The SDF announced on Friday that it had taken full control of Raqqa's Old City after fierce clashes with the extremists seeking to defend what remains of their one-time Syrian bastion.

The Kurdish-Arab alliance, backed by an international coalition fighting Daesh in Syria and neighbouring Iraq, has seized more than half of the city since they first entered it in June.

In a nearby building, commanders lounge on the floor. One holds a tablet computer which he uses to map the positions of Daesh fighters in a street just south of the Old City wall.

An SDF unit then moves to the front line to strike the extremists.

Snipers have installed firing points in the upper floors of buildings overlooking other parts of the city.

One of them sets up a rifle he nicknames "Zagros", after a mountain range that is home to many of the world's Kurds.

He trains his sights on a Daesh fighter near a mobile phone tower on the edge of the Old City, and prepares to squeeze the trigger.

 

 'We pushed them back' 

 

A coalition air strike slams into a nearby street, sending clouds of grey smoke and dust billowing into the air.

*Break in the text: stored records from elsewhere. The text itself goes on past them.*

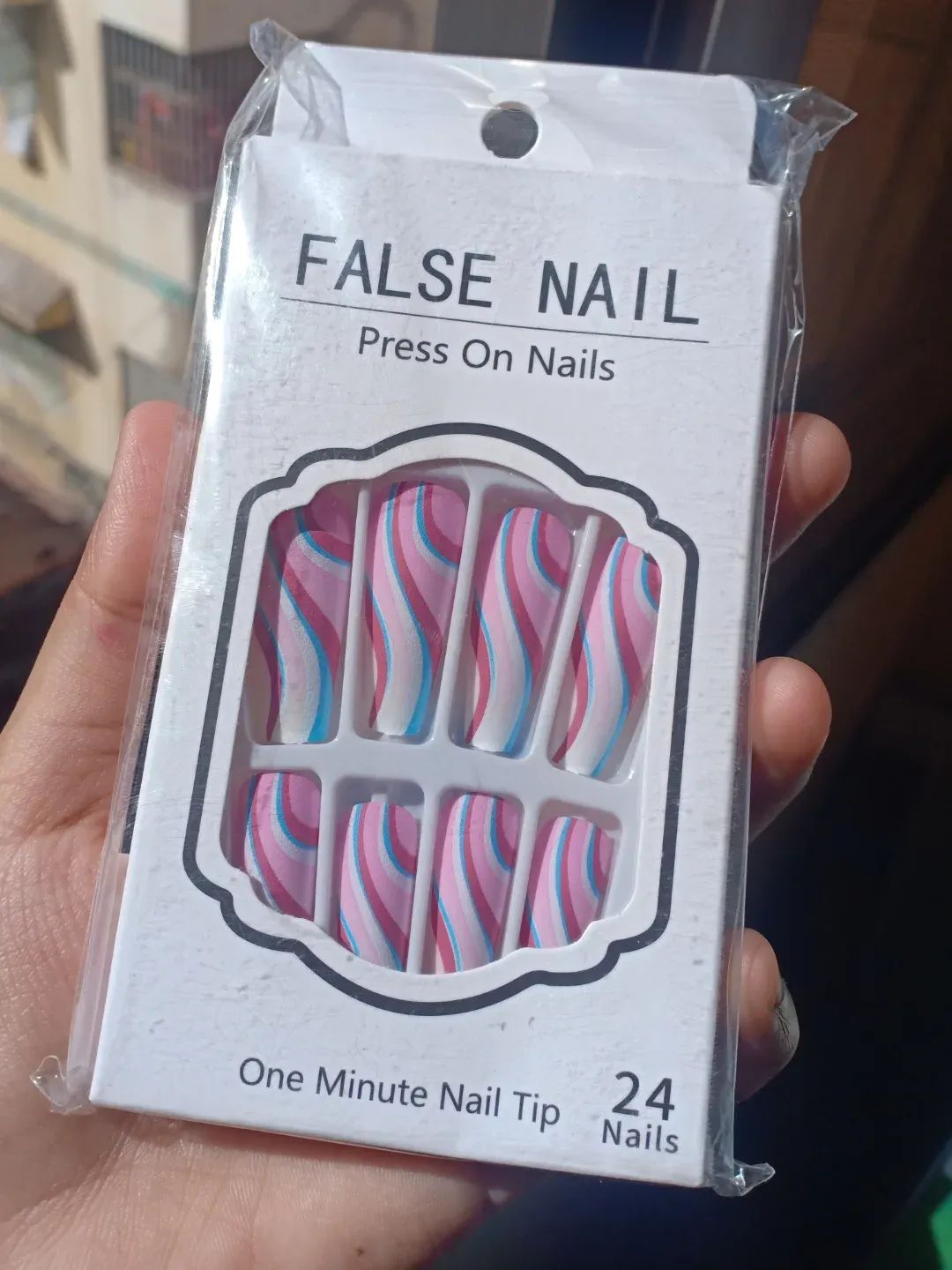 Press On Nails - Swirl Design - 24pcs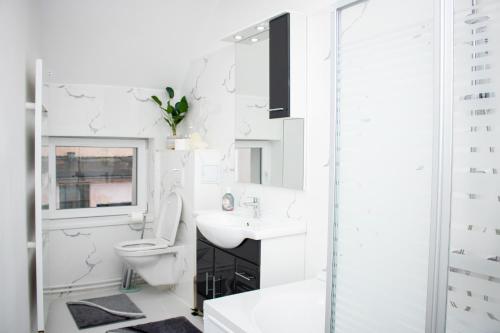 bagno bianco con servizi igienici e lavandino di Leister Apartment Cisnadie a Cisnădie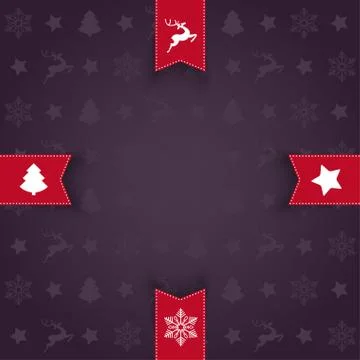 Christmas greeting card 4 flags Stock Illustration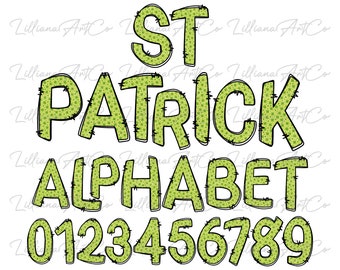 St. patrick's Day Doodle Schriftart Alphabet PNG I 36 Alphabet PNG I Instant Download I Sublimation Design I St. Patrick's Day Buchstaben PNG Design
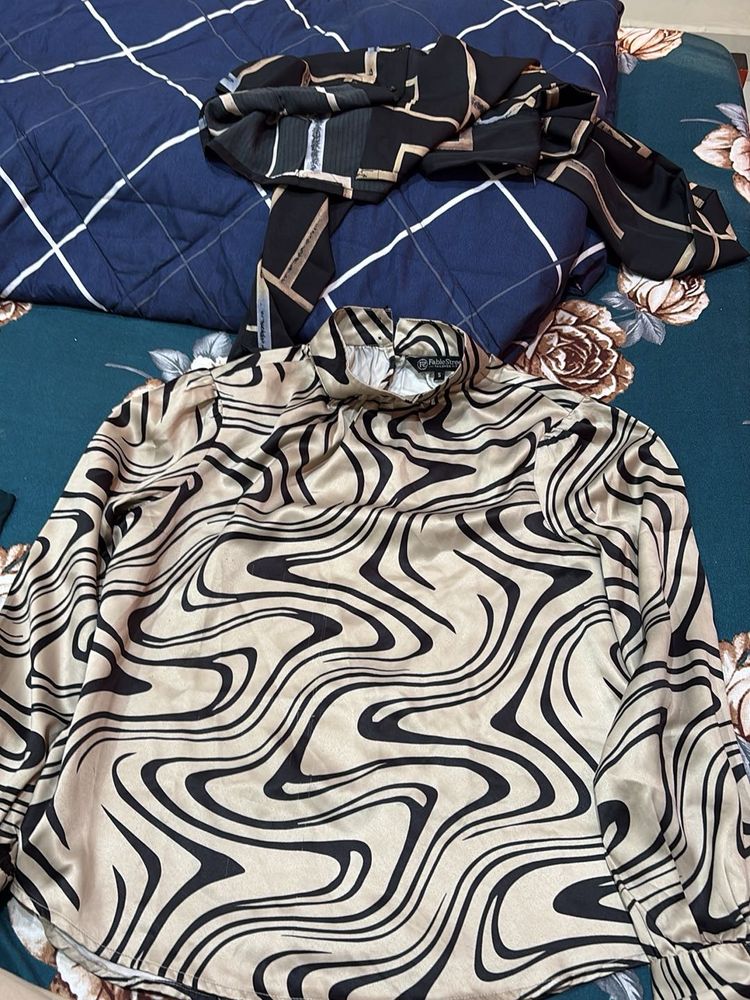 Patterned Mock Neck Top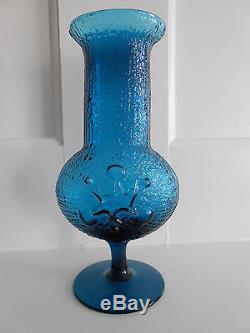 Mid Century Modern Wayne Husted for Stelvia Glass Blue Atomic Vase 13 Tall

"We're combing the streets around the Old City," Kurdish SDF commander Arkish Siyamand tells AFP.

"Daesh attacked some of our positions today [Sunday] but we pushed them back and the coalition bombed them."

 Seizing the Old City has put the SDF in a position dominating the city centre, which includes key Daesh security bases and some of Raqqa's most densely packed neighbourhoods.

Siyamand says the extremists are likely to try to retake the strategically vital Old City.

The SDF entered the Old City after coalition air strikes punched two holes in its Abbasid-era walls.

Parts of the wall have also been damaged, apparently by clashes.

Cars riddled with bullet holes sit at the entrances to side streets, evidence of intense combat.

In other parts of the Old City, SDF fighters have hung pink and brown curtains across major streets to allow them to move freely by blocking Daesh snipers' lines of sight.

The SDF's next target is a series of large grain silos around a kilometre south of the Old City.

Female snipers from the Kurdish Women's Protection Units sit on an upper floor of a building, monitoring Daesh fighters moving around the silos.

Biritan Judi, in her 20s, hovers a finger over the trigger of her rifle which protrudes from a window, the barrel resting on a decorated pillow.

"We monitor Daesh fighters and shoot them if they try to advance," she says.

 

"We're deployed in this strategic position and waiting for our prey from Daesh so we can smash their heads."